-------- Extract to read --------

Chocolate maker Cadbury has been hit with a deluge of emotional pleas calling for the restoration of its marble chocolate block, in the latest chapter of a social media campaign that has popped up over the past year to bring back the milk and white chocolate swirl.

A Facebook post from a Cadbury fan last Thursday has generated more than 25,000 engagements after she begged the company to bring back the marble blocks and their “fluffy hazelnut praline” centres.

“I’m writing to implore you to bring it back, even just for a little a while. Let’s not kid ourselves, it should have never been taken away,” the post reads.

Cadbury Australia has been tight-lipped on whether there’s any chance the product, which was discontinued in 2012, could actually return.

In a statement to SmartCompany, a spokesperson for Cadbury’s parent company Mondelez International said while the company was constantly reviewing product lines, the discontinuation of the marble block years ago was a case of making way for other ideas.

“Unfortunately this sometimes means that nostalgic favourites need to be discontinued to make way for the new,” the spokesperson said.

While there was no commitment to a revival, the company says “we are always listening to consumer feedback so we never say never!”.

This is not the first time this year the chocolate maker has been asked to come to the table to discuss resurrecting the product.

A Facebook page with more than 10,000 followers has also been making a push for the return of the product, posting a variety of humorous pleas, including an image of an open letter to Malcolm Turnbull on the matter.

In response to individual comments on Facebook this week, Cadbury Australia has responded with the message, “We’ll let our team know of your interest in seeing Marble return “.

Social media expert and director of Social Concepts Jessica Humphreys says even if the company has no intention of bringing back the product, Cadbury could be doing more to leverage the product enthusiasm on show in this case.

“I think most businesses of any size would count themselves lucky to be in the position Cadbury is, but they’re not really taking the opportunity,” she says. 

Even if there’s no intention of reviving a product, it’s important to engage with fans to show “there’s an understanding of why they love the product”, Humphries says. In this case, a standard response might not cut it.

Amplifying the goodwill

Cases like this one hold significant lessons for small businesses, says branding expert Michel Hogan. There’s always room to amplify enthusiasm even if you can’t follow through on a customer’s request.

“If something like this is going viral, it’s going viral from a reason,” Hogan says.

--------

◆ **Directions for this task**:
Using the text on the Cadbury marble block, answer:
(a) In what year was the marble block discontinued?
(b) What is the name of Cadbury's parent company?
(c) How many followers does the Facebook page pushing for the product's return have?
None of the records are needed here.

-------- Source information --------

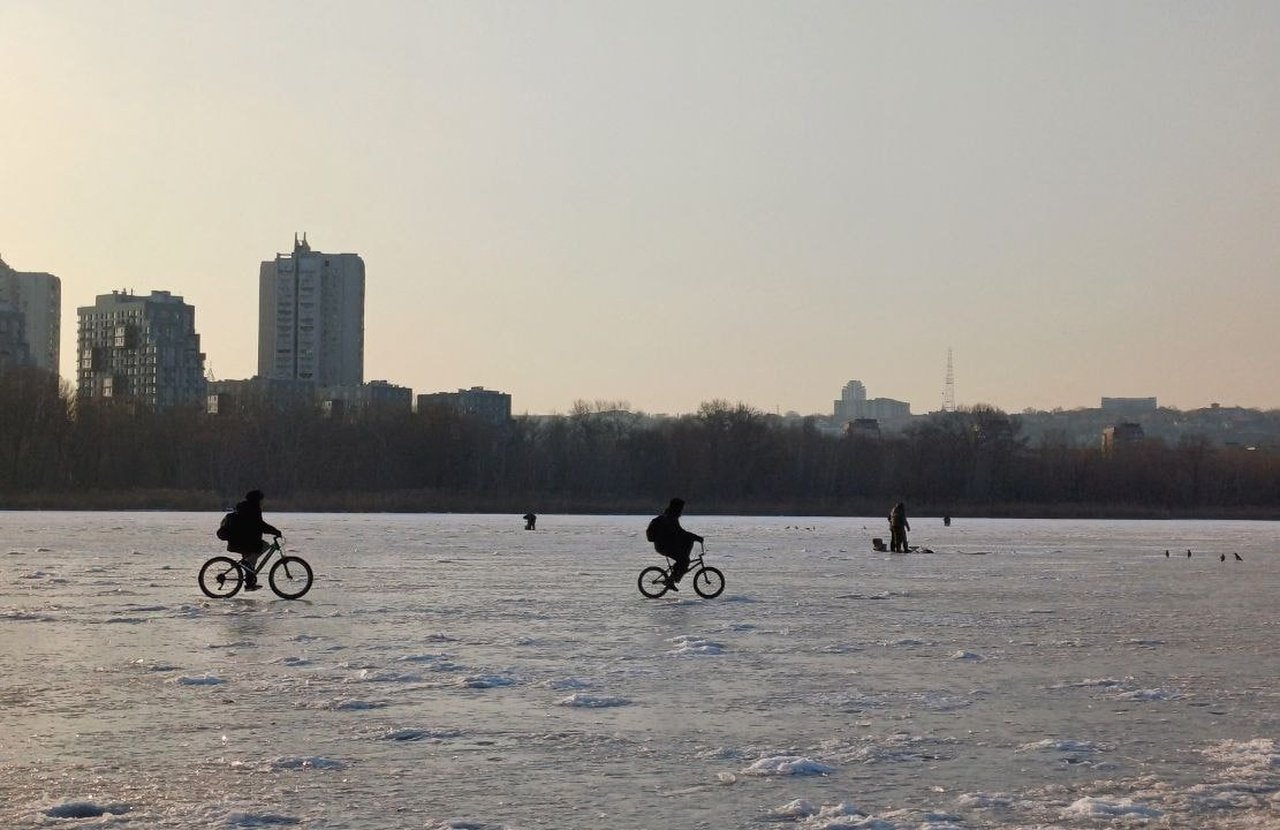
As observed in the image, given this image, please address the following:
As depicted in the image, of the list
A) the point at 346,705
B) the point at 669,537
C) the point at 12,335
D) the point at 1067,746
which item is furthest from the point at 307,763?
the point at 12,335

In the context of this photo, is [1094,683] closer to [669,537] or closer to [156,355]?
[669,537]

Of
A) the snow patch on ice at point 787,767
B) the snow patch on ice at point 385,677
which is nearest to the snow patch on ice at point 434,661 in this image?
the snow patch on ice at point 385,677

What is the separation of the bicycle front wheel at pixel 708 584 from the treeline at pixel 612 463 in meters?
74.4

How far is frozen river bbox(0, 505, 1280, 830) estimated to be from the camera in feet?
27.4

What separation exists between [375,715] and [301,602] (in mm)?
10457

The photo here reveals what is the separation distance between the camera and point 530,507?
294 feet

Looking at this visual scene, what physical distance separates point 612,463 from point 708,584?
329 ft

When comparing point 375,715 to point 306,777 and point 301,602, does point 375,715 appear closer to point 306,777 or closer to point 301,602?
point 306,777

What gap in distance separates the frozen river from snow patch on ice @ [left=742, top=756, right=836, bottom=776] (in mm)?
32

--------

◆ **Answer below**:
(a) 2012
(b) Mondelez International
(c) More than 10,000